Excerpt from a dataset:
▽

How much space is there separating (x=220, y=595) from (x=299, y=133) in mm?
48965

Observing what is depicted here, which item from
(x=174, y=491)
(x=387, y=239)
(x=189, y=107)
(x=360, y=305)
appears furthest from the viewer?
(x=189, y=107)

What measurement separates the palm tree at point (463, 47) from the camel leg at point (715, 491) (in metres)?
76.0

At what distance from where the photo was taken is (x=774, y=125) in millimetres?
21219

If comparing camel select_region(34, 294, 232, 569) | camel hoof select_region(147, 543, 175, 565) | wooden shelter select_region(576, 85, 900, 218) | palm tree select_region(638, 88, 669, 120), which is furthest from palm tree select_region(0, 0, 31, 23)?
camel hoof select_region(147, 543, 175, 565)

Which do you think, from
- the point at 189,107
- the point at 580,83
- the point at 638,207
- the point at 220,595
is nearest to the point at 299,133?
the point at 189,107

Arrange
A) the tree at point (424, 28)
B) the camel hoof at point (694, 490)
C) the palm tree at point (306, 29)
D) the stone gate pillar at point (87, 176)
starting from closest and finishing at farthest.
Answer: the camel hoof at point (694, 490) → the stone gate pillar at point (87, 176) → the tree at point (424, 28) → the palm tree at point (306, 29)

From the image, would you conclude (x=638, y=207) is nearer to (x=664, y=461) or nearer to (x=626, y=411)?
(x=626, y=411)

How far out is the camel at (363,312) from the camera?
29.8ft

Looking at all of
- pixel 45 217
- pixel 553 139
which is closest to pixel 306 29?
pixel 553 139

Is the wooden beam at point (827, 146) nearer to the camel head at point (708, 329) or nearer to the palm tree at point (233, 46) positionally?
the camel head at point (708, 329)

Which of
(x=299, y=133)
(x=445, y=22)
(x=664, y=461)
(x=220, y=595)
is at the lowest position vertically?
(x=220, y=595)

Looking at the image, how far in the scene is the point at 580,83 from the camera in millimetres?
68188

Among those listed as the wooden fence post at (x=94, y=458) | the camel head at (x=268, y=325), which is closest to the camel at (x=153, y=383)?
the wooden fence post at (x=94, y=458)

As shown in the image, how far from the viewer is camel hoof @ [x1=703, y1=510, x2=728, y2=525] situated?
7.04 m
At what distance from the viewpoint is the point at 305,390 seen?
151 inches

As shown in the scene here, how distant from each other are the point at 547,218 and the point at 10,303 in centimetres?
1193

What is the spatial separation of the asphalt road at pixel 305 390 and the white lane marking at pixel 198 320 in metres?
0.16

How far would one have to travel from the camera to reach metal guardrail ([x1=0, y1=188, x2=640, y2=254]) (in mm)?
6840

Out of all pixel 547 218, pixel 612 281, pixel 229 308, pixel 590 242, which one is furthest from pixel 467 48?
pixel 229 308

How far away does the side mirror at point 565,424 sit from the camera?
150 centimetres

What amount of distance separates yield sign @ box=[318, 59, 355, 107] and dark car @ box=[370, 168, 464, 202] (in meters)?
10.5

△

Problem description: Express the lines of the data as a Markdown table with the columns "Row" and "Line", starting with the line containing "What amount of" and continuing through the end of the data. Leave out blank lines.

Task response:
| Row | Line |
|---|---|
| 1 | What amount of distance separates yield sign @ box=[318, 59, 355, 107] and dark car @ box=[370, 168, 464, 202] (in meters)? |
| 2 | 10.5 |